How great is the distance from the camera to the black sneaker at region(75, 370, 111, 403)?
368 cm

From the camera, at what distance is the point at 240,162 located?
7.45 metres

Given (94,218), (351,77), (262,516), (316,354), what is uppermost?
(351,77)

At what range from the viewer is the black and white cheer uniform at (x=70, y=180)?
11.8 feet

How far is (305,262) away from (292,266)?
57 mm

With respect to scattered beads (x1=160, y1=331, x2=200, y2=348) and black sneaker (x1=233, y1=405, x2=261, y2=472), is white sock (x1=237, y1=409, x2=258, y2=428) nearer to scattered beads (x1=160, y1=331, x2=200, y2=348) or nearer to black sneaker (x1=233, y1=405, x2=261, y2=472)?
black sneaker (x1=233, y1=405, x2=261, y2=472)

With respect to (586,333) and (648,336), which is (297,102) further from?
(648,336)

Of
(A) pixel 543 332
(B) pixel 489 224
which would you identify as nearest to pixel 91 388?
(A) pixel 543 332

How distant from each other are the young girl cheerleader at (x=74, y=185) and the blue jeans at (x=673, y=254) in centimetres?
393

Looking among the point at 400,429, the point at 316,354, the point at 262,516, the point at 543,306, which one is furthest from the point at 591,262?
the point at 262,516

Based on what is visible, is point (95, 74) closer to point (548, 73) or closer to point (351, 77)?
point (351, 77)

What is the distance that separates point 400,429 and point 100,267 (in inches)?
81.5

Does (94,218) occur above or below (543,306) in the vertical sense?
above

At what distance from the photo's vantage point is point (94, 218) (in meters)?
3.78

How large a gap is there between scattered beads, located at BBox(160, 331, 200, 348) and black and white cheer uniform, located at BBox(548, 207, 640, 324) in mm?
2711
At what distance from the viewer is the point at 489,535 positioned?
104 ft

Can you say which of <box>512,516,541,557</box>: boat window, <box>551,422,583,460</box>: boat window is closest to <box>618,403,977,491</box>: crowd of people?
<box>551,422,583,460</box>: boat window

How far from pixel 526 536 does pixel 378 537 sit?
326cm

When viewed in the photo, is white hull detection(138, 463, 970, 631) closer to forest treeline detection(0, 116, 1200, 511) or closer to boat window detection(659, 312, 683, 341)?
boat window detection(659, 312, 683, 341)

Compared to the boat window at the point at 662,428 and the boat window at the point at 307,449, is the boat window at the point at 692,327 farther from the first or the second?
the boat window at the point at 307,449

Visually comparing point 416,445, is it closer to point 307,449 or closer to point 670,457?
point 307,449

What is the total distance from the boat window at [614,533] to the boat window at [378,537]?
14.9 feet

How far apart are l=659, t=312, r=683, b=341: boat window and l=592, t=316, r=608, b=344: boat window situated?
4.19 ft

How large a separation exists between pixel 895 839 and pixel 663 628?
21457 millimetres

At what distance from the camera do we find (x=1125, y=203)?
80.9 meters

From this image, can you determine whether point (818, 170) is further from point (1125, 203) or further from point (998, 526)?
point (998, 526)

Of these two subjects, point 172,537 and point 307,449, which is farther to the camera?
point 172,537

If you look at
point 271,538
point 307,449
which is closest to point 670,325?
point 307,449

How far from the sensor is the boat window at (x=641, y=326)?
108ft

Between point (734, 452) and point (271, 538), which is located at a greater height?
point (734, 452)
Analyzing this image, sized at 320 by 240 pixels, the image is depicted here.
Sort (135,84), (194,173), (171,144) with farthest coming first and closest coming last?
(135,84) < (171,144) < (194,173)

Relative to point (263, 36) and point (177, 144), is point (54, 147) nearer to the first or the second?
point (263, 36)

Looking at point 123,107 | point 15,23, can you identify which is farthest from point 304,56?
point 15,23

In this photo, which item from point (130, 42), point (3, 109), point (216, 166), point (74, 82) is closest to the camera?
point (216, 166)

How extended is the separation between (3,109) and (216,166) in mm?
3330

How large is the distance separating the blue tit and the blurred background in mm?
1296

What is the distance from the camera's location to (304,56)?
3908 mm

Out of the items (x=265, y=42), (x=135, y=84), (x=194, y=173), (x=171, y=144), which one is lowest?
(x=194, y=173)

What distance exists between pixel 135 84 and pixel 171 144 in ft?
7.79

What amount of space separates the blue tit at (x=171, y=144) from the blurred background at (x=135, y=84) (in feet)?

• [Given request] Present all of the lines above as a numbered list, leaving out the blank lines.

• [The answer]
1. How great is the distance from the camera to the black sneaker at region(75, 370, 111, 403)?
2. 368 cm
3. From the camera, at what distance is the point at 240,162 located?
4. 7.45 metres
5. Given (94,218), (351,77), (262,516), (316,354), what is uppermost?
6. (351,77)
7. At what range from the viewer is the black and white cheer uniform at (x=70, y=180)?
8. 11.8 feet
9. How far is (305,262) away from (292,266)?
10. 57 mm
11. With respect to scattered beads (x1=160, y1=331, x2=200, y2=348) and black sneaker (x1=233, y1=405, x2=261, y2=472), is white sock (x1=237, y1=409, x2=258, y2=428) nearer to scattered beads (x1=160, y1=331, x2=200, y2=348) or nearer to black sneaker (x1=233, y1=405, x2=261, y2=472)?
12. black sneaker (x1=233, y1=405, x2=261, y2=472)
13. With respect to (586,333) and (648,336), which is (297,102) further from?
14. (648,336)
15. Of
16. (A) pixel 543 332
17. (B) pixel 489 224
18. which would you identify as nearest to pixel 91 388?
19. (A) pixel 543 332
20. How distant from each other are the young girl cheerleader at (x=74, y=185) and the blue jeans at (x=673, y=254) in centimetres?
21. 393
22. Looking among the point at 400,429, the point at 316,354, the point at 262,516, the point at 543,306, which one is furthest from the point at 591,262?
23. the point at 262,516
24. Based on what is visible, is point (95, 74) closer to point (548, 73) or closer to point (351, 77)?
25. point (351, 77)
26. What is the distance that separates point 400,429 and point 100,267 (in inches)?
27. 81.5
28. Does (94,218) occur above or below (543,306) in the vertical sense?
29. above
30. At what distance from the photo's vantage point is point (94, 218) (in meters)?
31. 3.78
32. How large a gap is there between scattered beads, located at BBox(160, 331, 200, 348) and black and white cheer uniform, located at BBox(548, 207, 640, 324) in mm?
33. 2711
34. At what distance from the viewer is the point at 489,535 positioned?
35. 104 ft
36. Can you say which of <box>512,516,541,557</box>: boat window, <box>551,422,583,460</box>: boat window is closest to <box>618,403,977,491</box>: crowd of people?
37. <box>551,422,583,460</box>: boat window
38. How far from pixel 526 536 does pixel 378 537 sit?
39. 326cm
40. When viewed in the photo, is white hull detection(138, 463, 970, 631) closer to forest treeline detection(0, 116, 1200, 511) or closer to boat window detection(659, 312, 683, 341)?
41. boat window detection(659, 312, 683, 341)
42. Compared to the boat window at the point at 662,428 and the boat window at the point at 307,449, is the boat window at the point at 692,327 farther from the first or the second?
43. the boat window at the point at 307,449
44. Visually comparing point 416,445, is it closer to point 307,449 or closer to point 670,457?
45. point 307,449
46. What is the total distance from the boat window at [614,533] to the boat window at [378,537]?
47. 14.9 feet
48. How far apart are l=659, t=312, r=683, b=341: boat window and l=592, t=316, r=608, b=344: boat window situated?
49. 4.19 ft
50. How large a separation exists between pixel 895 839 and pixel 663 628?
51. 21457 millimetres
52. At what distance from the camera do we find (x=1125, y=203)?
53. 80.9 meters
54. From this image, can you determine whether point (818, 170) is further from point (1125, 203) or further from point (998, 526)?
55. point (998, 526)
56. Of these two subjects, point 172,537 and point 307,449, which is farther to the camera?
57. point 172,537
58. If you look at
59. point 271,538
60. point 307,449
61. which is closest to point 670,325?
62. point 307,449
63. How far from the sensor is the boat window at (x=641, y=326)?
64. 108ft
65. Between point (734, 452) and point (271, 538), which is located at a greater height?
66. point (734, 452)
67. Analyzing this image, sized at 320 by 240 pixels, the image is depicted here.
68. Sort (135,84), (194,173), (171,144) with farthest coming first and closest coming last?
69. (135,84) < (171,144) < (194,173)
70. Relative to point (263, 36) and point (177, 144), is point (54, 147) nearer to the first or the second?
71. point (263, 36)
72. Looking at point 123,107 | point 15,23, can you identify which is farthest from point 304,56?
73. point 15,23
74. In this photo, which item from point (130, 42), point (3, 109), point (216, 166), point (74, 82) is closest to the camera?
75. point (216, 166)
76. How extended is the separation between (3,109) and (216,166) in mm?
77. 3330
78. How large is the distance separating the blue tit and the blurred background in mm?
79. 1296
80. What is the distance from the camera's location to (304,56)?
81. 3908 mm
82. Out of the items (x=265, y=42), (x=135, y=84), (x=194, y=173), (x=171, y=144), which one is lowest?
83. (x=194, y=173)
84. What distance exists between pixel 135 84 and pixel 171 144 in ft?
85. 7.79
86. What amount of space separates the blue tit at (x=171, y=144) from the blurred background at (x=135, y=84) (in feet)?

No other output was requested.